From that point on it honestly wasn’t that bad. My guts were feeling pretty OK after four days, but I still eased through the next three to ensure the scourge of diverticulitis wouldn’t immediately come back. The Brodo broths (sponsor us! I know you have the money!) were delicious. I want to reiterate, at no point in my life did I ever expect to sing the praises of broth. It’s just soup that the chef forgot to put any ingredients in. But their Tom Yum was amazing and I’ll happily slurp it when I’m not going through a medical crisis.
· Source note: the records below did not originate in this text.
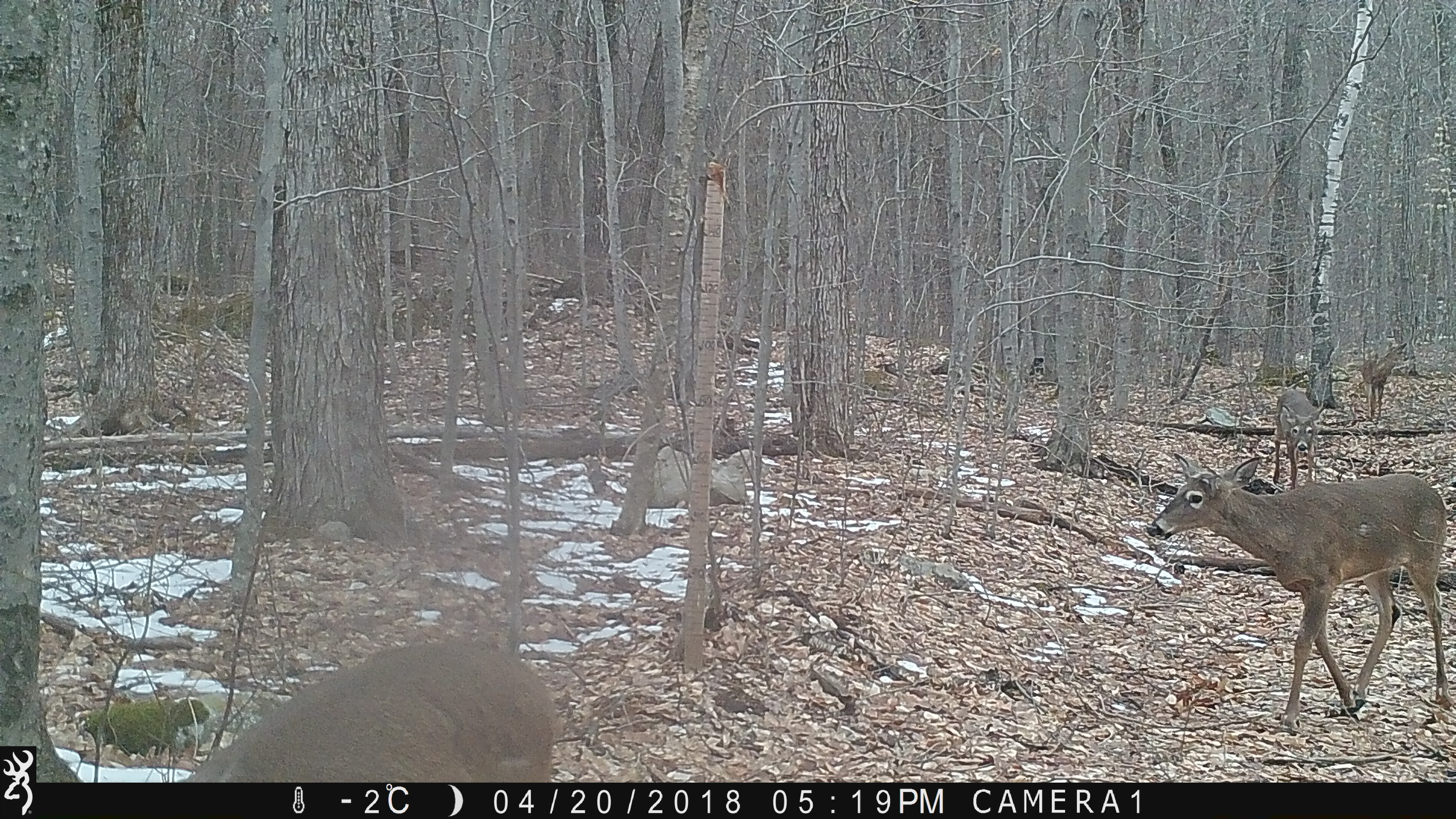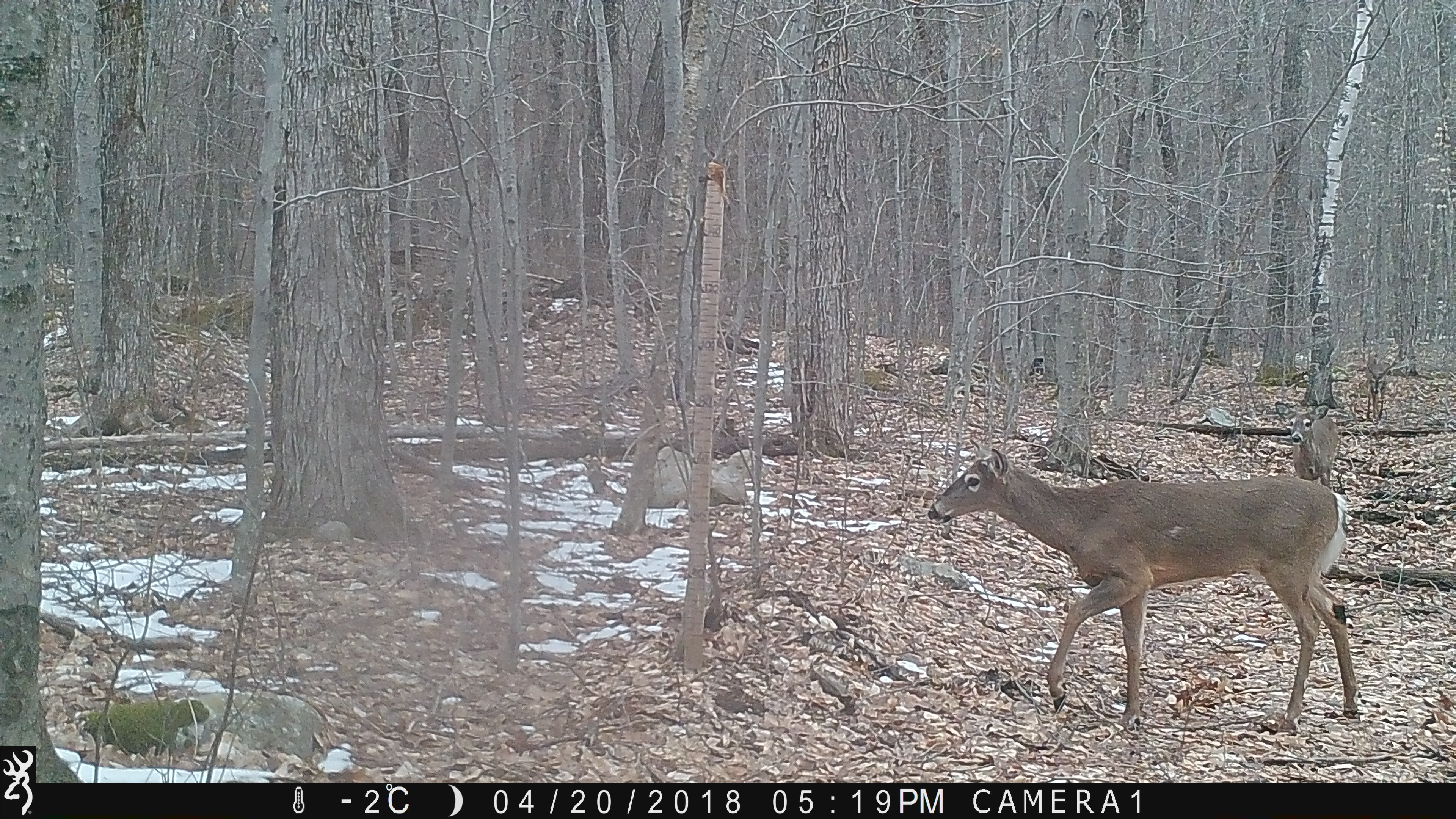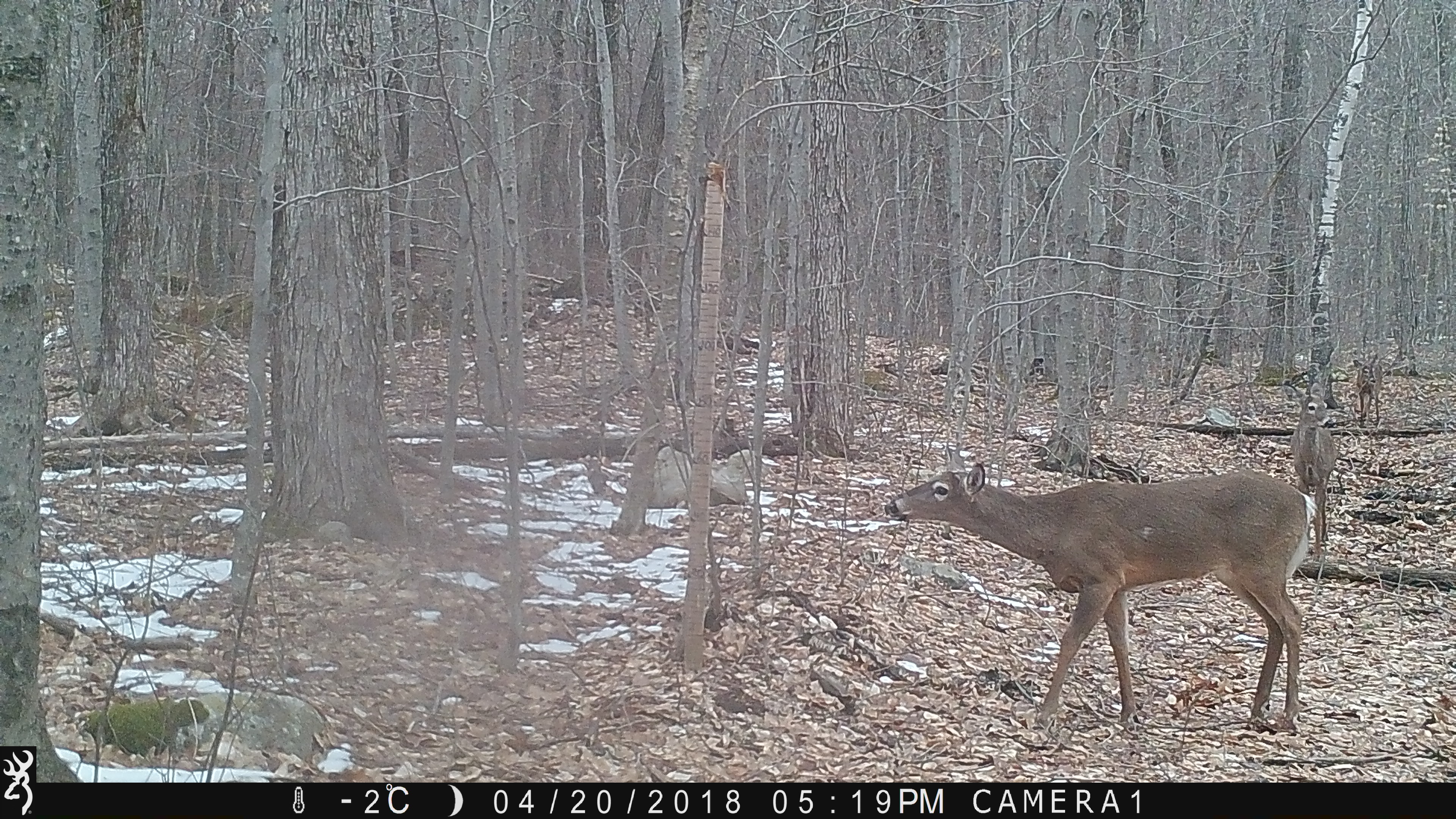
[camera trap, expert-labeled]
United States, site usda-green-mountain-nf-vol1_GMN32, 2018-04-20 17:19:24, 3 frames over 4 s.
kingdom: Animalia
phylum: Chordata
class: Mammalia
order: Artiodactyla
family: Cervidae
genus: Odocoileus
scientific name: Odocoileus virginianus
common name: white-tailed deer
White-tailed deer (Odocoileus virginianus).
Finding ways to enjoy the liquid diet reignited the spark inside me, removing the dark cloud from hanging over my head. With this optimism, it was time to turn my thoughts to the only thing that truly mattered — what was my first meal going to be?
Mashed potatoes. Yeah, pretty boring, but I can’t believe any potatoes in the glorious history of potatoes have tasted any better than these did. I’m pretty sure my eyes rolled into the back of my head. Kim (the real hero) even removed the skins beforehand, something she never does, so it would be easier to digest. I was back!
That night I had linguine with butter and parmesan cheese, and it made those potatoes taste like hot garbage by comparison. This morning’s bagel was even better than the previous two meals combined. If you’ll allow me to be a little melodramatic, I felt like I was the first person to discover food and marveling at the experience.
Now that I’m back on the solids, I look back at the whole endeavor with a bit of pride. I was able to go an entire week without eating any solid food; I did not know I was capable of controlling my impulses that well. It’s pretty cool that I accomplished that, and I better never have to do it again.
Which brings us back to the top — have you ever forgotten how to chew? I’m happy to report that I did not forget how to chew. Actually, I think I’m pretty good at it. I’m at least an A- chewer. Guess we can toss that fear off of the stress pile.
I’d love to hear about how you’ve managed to keep your sanity when doing juice cleanses, fasts, or extreme short-term diets like this one. Let us know in the comments.
Boy, do I love your writing, Charlie, and the way you just go there. Thanks for that!
One particularly insightful concept for me here is the idea of forgetting how to chew. I'm the type of person who, if I think about something, even something involuntary (this has happened to me before with breathing), I get worried that I won't remember how or be able to do it again. So a big sarcastic thank you for giving me another thing like that to worry about with chewing (I'm right there with you in those early morning hours!).
Second, I am the biggest baby when told not to eat solid food. Before a colonoscopy once, I went deep diving in Reddit until I found a bunch of people saying that it was OK to eat gummy bears before the procedure and that they would not affect the test. So two bags of gummy bears later and that information, it turns out, was not accurate. Sorry, Gastro doc! So you're braver than I am, Charlie!
Charlie, your broth-based misery and mashed potato redemption hit me right in the gut (pun intended). I once survived 8 days of the Master Cleanse (basically spicy lemonade mixed with regret). By Day 4, the dog's kibble looked gourmet, but I held strong. I did, however, successfully exorcise Diet Coke from my life. Pretty sure I saw a 12-pack levitate! It was like hitting CTRL+ALT+DEL on my taste buds. Reboot successful.